● **EXTRACTED RECORDS**:
----

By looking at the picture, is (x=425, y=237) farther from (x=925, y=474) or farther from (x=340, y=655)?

----

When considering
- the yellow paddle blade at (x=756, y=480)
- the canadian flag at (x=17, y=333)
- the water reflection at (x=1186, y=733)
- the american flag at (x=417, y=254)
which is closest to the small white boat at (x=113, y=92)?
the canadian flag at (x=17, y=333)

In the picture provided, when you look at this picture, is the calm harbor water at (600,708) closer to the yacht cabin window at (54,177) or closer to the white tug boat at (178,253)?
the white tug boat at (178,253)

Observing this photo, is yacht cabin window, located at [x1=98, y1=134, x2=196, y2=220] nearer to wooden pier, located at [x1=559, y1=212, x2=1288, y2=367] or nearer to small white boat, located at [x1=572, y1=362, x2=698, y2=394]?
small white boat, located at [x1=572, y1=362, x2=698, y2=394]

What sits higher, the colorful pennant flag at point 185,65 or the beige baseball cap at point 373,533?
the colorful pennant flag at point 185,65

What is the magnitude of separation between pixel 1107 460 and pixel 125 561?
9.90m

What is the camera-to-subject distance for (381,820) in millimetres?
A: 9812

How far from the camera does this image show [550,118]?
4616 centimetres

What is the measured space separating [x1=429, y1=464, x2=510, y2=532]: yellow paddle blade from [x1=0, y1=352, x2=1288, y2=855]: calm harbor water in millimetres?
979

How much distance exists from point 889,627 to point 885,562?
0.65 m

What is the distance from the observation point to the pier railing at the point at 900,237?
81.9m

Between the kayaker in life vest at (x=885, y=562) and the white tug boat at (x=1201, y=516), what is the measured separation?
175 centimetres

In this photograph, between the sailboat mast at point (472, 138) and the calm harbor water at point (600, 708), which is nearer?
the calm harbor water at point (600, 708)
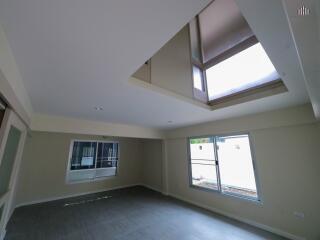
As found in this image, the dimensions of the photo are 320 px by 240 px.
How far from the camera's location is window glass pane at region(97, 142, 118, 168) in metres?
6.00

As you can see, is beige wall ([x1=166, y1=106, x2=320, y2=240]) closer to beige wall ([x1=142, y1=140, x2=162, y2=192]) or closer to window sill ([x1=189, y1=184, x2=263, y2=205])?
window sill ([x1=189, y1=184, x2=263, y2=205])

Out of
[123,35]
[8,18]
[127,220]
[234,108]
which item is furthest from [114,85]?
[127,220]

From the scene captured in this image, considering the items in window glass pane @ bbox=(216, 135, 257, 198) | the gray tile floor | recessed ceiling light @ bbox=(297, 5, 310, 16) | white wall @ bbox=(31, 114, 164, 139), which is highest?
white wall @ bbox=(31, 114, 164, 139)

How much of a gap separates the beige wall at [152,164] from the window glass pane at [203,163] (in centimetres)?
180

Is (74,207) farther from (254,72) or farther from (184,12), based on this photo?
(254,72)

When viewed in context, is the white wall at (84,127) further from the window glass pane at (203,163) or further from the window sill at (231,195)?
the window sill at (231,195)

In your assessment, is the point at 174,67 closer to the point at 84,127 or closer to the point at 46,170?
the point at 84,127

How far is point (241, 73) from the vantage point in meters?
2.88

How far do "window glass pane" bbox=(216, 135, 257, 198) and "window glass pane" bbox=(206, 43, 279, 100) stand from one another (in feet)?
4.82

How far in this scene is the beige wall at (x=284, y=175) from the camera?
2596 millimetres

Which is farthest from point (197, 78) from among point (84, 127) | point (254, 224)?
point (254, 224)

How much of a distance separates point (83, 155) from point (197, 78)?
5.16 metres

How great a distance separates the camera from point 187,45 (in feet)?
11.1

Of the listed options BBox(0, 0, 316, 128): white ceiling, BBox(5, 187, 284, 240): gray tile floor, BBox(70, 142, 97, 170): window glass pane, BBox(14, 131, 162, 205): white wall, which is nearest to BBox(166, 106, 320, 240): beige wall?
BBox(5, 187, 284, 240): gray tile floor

----

● **WHAT THE TASK REQUIRES**: Begin at the line that contains "Observing this photo, is" and stop after the line that contains "175 centimetres", rewriting those lines as a CSV with the two columns text and answer. Give one row for each line and the answer beneath it, with every field in double quotes and any line breaks replaced by spaces.

● **RESULT**:
text,answer
"Observing this photo, is yacht cabin window, located at [x1=98, y1=134, x2=196, y2=220] nearer to wooden pier, located at [x1=559, y1=212, x2=1288, y2=367] or nearer to small white boat, located at [x1=572, y1=362, x2=698, y2=394]?","small white boat, located at [x1=572, y1=362, x2=698, y2=394]"
"What sits higher, the colorful pennant flag at point 185,65 or the beige baseball cap at point 373,533?","the colorful pennant flag at point 185,65"
"What is the magnitude of separation between pixel 1107 460 and pixel 125 561?","9.90m"
"What is the camera-to-subject distance for (381,820) in millimetres?","A: 9812"
"How far from the camera does this image show [550,118]?","4616 centimetres"
"What is the measured space separating [x1=429, y1=464, x2=510, y2=532]: yellow paddle blade from [x1=0, y1=352, x2=1288, y2=855]: calm harbor water in millimetres?","979"
"How much distance exists from point 889,627 to point 885,562?","0.65 m"
"What is the distance from the observation point to the pier railing at the point at 900,237?","81.9m"
"Between the kayaker in life vest at (x=885, y=562) and the white tug boat at (x=1201, y=516), what is the measured separation?","175 centimetres"